Negative gearers will abandon the unsound strategy of subsidising tenants to rent their properties, substantially increasing the volume of stock available for sale.

For twenty years, betting on property price rises was a winning strategy. Gains were multiplied by gearing – the bigger the leverage, the bigger the profit. The instinct to home ownership has been sorely abused. Price falls will erase the investment dream of an entire generation.

Risk of government intervention with a First Home Vendors’ Boost remains only moderate. Such an initiative would fail: price falls will continue as few FHB’s take it up. Those encouraged to buy with a small deposit would quickly enter negative equity and be trapped with high repayments in unsaleable homes. This cohort would become lifelong enemies of any political party responsible for such an outrage.

Steady quarter per cent interest rate cuts that trail price moves cannot spark investor interest. The RBA has learned its lesson.

Prosper called the bursting of the Great Australian Land Bubble in April 2011. We affirm our forecast that land prices will halve in real (adjusted for inflation) terms over five to six years.

The hardest hit in percentage terms will be prestige suburbs – Double Bay NSW, Toorak VIC, Peppermint Grove WA – where selling prices were driven hard by stellar demand and absolute land scarcity. Poor returns in the sharemarket and non-mining business crimped the pool of prestige home buyers.

Prosper has been encouraging potential homebuyers to stand aside from the market ahead of future price falls. We advocate buyers instead save an outsize deposit as an equity cushion and avoid exchanging renting a house for renting money via a mortgage. Anyone acting thus in the last year has substantially improved their personal financial position compared to those who took the plunge into home ownership.
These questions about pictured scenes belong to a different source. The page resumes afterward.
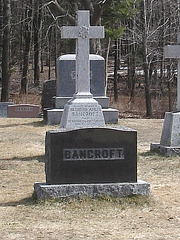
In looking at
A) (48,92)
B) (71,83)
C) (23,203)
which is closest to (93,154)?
(23,203)

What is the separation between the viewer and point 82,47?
41.3ft

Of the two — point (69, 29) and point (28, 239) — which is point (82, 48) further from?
point (28, 239)

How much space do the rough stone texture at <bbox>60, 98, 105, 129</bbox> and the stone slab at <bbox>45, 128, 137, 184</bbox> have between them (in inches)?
179

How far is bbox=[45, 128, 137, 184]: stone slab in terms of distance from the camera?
780 centimetres

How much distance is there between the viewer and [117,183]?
7.88m

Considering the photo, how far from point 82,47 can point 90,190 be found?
17.6ft

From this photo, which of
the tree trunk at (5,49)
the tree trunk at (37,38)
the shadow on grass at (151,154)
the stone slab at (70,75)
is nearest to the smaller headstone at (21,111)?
the stone slab at (70,75)

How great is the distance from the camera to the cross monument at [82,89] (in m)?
12.6

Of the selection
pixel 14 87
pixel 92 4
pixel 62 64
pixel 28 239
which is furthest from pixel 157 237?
pixel 14 87

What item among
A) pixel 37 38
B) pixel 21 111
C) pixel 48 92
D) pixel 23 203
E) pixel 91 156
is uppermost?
pixel 37 38

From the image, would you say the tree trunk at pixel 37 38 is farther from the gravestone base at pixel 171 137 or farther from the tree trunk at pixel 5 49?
the gravestone base at pixel 171 137

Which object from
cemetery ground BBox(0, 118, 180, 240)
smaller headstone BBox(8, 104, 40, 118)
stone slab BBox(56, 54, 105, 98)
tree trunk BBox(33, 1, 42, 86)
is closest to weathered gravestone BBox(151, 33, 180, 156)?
cemetery ground BBox(0, 118, 180, 240)

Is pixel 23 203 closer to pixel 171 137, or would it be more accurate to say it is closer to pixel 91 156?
pixel 91 156

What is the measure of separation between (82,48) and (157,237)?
685 cm
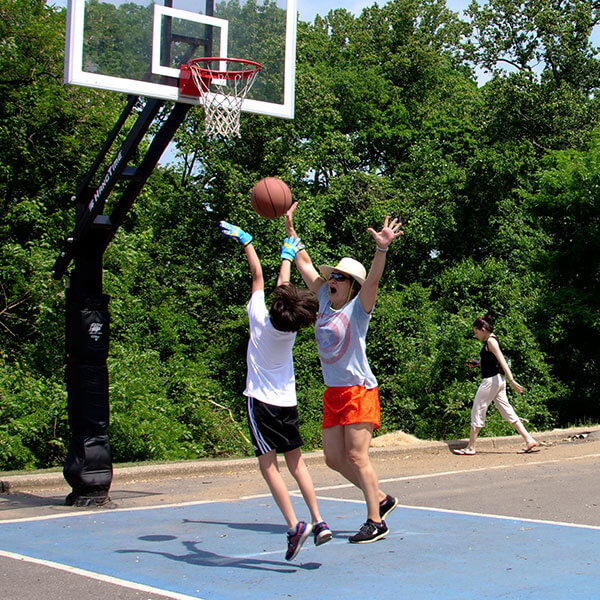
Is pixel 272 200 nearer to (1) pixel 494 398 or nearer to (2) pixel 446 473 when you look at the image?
(2) pixel 446 473

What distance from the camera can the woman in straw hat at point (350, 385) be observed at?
6.25m

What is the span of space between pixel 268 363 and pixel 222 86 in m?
4.32

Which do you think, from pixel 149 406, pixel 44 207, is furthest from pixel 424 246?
pixel 149 406

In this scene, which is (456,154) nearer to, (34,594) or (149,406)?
(149,406)

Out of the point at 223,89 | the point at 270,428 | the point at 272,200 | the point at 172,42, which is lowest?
the point at 270,428

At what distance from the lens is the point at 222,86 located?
9234 mm

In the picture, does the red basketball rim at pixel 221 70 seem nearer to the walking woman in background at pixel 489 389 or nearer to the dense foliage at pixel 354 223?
the dense foliage at pixel 354 223

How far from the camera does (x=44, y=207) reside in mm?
20719

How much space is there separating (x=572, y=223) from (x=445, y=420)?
9511 mm

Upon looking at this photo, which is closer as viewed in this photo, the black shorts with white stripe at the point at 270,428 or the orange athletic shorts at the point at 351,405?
the black shorts with white stripe at the point at 270,428

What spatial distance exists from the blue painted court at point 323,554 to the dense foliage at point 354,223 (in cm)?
567

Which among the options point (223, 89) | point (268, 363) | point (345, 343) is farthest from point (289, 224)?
point (223, 89)

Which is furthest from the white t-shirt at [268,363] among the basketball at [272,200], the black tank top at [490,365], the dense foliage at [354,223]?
the black tank top at [490,365]

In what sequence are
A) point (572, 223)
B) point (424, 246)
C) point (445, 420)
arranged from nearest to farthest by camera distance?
point (445, 420) → point (572, 223) → point (424, 246)
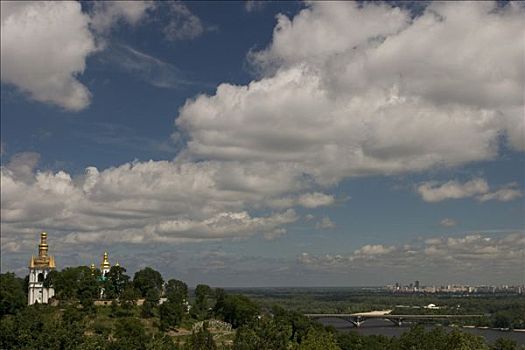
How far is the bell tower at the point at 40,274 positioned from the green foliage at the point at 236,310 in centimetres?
2499

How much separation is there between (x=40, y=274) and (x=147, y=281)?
48.8ft

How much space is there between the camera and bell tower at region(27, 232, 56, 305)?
93.1 meters

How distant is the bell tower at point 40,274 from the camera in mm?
93125

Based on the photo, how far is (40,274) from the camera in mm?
94250

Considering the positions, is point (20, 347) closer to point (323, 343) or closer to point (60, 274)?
point (60, 274)

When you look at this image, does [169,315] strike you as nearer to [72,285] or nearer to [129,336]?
[129,336]

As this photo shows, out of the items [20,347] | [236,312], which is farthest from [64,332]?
[236,312]

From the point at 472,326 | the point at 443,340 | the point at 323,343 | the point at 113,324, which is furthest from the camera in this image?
the point at 472,326

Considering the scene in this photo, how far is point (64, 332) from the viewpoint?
71.6m

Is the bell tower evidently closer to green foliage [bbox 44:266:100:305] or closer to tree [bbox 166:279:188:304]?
green foliage [bbox 44:266:100:305]

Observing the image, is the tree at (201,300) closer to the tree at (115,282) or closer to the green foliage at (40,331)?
the tree at (115,282)

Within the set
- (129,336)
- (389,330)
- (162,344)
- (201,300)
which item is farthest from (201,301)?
(389,330)

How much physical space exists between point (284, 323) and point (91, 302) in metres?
25.4

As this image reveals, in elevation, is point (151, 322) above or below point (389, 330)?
above
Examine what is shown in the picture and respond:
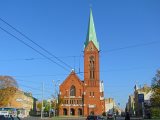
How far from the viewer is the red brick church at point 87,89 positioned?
136750 millimetres

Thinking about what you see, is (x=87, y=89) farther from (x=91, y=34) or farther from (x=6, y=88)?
(x=6, y=88)

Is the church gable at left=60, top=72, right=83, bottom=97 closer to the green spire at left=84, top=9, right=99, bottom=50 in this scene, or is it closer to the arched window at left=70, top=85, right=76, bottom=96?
the arched window at left=70, top=85, right=76, bottom=96

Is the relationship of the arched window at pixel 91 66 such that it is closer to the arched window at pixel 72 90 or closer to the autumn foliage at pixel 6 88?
the arched window at pixel 72 90

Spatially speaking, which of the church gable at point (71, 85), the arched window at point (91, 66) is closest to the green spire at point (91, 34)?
the arched window at point (91, 66)

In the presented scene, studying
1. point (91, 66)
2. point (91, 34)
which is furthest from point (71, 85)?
point (91, 34)

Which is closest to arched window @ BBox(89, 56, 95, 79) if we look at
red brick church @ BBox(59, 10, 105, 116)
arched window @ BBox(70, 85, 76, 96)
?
red brick church @ BBox(59, 10, 105, 116)

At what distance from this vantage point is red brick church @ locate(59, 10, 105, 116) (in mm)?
136750

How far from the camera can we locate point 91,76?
5468 inches

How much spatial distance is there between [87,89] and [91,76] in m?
5.06

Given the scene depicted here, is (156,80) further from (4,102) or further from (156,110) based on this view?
(4,102)

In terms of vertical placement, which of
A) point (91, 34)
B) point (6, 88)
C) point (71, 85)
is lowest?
point (6, 88)

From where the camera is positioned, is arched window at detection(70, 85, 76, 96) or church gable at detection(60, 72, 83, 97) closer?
church gable at detection(60, 72, 83, 97)

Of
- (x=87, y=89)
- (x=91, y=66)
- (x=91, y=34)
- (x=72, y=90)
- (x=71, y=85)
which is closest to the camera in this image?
(x=91, y=34)

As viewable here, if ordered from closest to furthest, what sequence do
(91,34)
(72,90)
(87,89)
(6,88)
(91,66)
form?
(6,88) → (91,34) → (87,89) → (91,66) → (72,90)
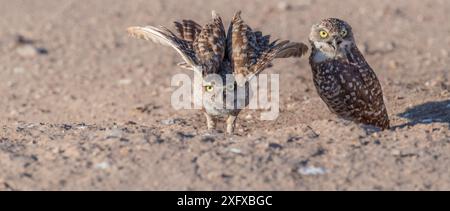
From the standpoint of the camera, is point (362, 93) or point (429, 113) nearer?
point (362, 93)

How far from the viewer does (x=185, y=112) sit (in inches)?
346

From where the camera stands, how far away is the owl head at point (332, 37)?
7428 millimetres

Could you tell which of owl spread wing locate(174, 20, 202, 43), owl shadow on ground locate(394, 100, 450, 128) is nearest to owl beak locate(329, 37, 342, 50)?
owl shadow on ground locate(394, 100, 450, 128)

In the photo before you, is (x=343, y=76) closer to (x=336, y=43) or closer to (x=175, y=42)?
(x=336, y=43)

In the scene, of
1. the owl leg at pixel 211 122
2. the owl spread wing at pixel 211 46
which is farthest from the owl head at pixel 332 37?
the owl leg at pixel 211 122

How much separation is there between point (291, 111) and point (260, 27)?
466 cm

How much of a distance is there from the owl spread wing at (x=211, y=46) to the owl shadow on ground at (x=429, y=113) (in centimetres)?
203

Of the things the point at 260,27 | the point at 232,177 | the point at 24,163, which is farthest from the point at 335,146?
the point at 260,27

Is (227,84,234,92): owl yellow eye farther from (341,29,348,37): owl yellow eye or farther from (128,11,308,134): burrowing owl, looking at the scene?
(341,29,348,37): owl yellow eye

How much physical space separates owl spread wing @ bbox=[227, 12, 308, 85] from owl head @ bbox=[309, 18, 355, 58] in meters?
0.18

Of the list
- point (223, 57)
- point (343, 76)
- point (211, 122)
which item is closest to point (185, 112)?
point (211, 122)

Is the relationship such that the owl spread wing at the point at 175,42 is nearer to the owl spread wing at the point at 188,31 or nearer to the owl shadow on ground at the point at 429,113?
the owl spread wing at the point at 188,31

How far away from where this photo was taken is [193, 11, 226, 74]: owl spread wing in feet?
22.8

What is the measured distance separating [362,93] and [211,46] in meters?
1.42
2012 is merely one year in a five to six year correction. We speak of ‘bubbles’ which suggests overinflated prices are corrected with a ‘pop’. Reality is more insidious, more brutal. The process is more like a steady leak where profit and recovery hopes are dashed again and again, year after year, until mortgage repayments equal or better rents.

It can be argued the US housing market has recently crossed this rent/repayment divide, six years after their house prices turned. Yet the vast overhang of US properties in foreclosure suggests further price falls ahead.

Land prices inflating then falling causes enormous economic hardship to smallholders. If instead, we taxed land and untaxed wages and business, the boom would have been muted and the coming costs a mere fraction of what we will be obliged to endure.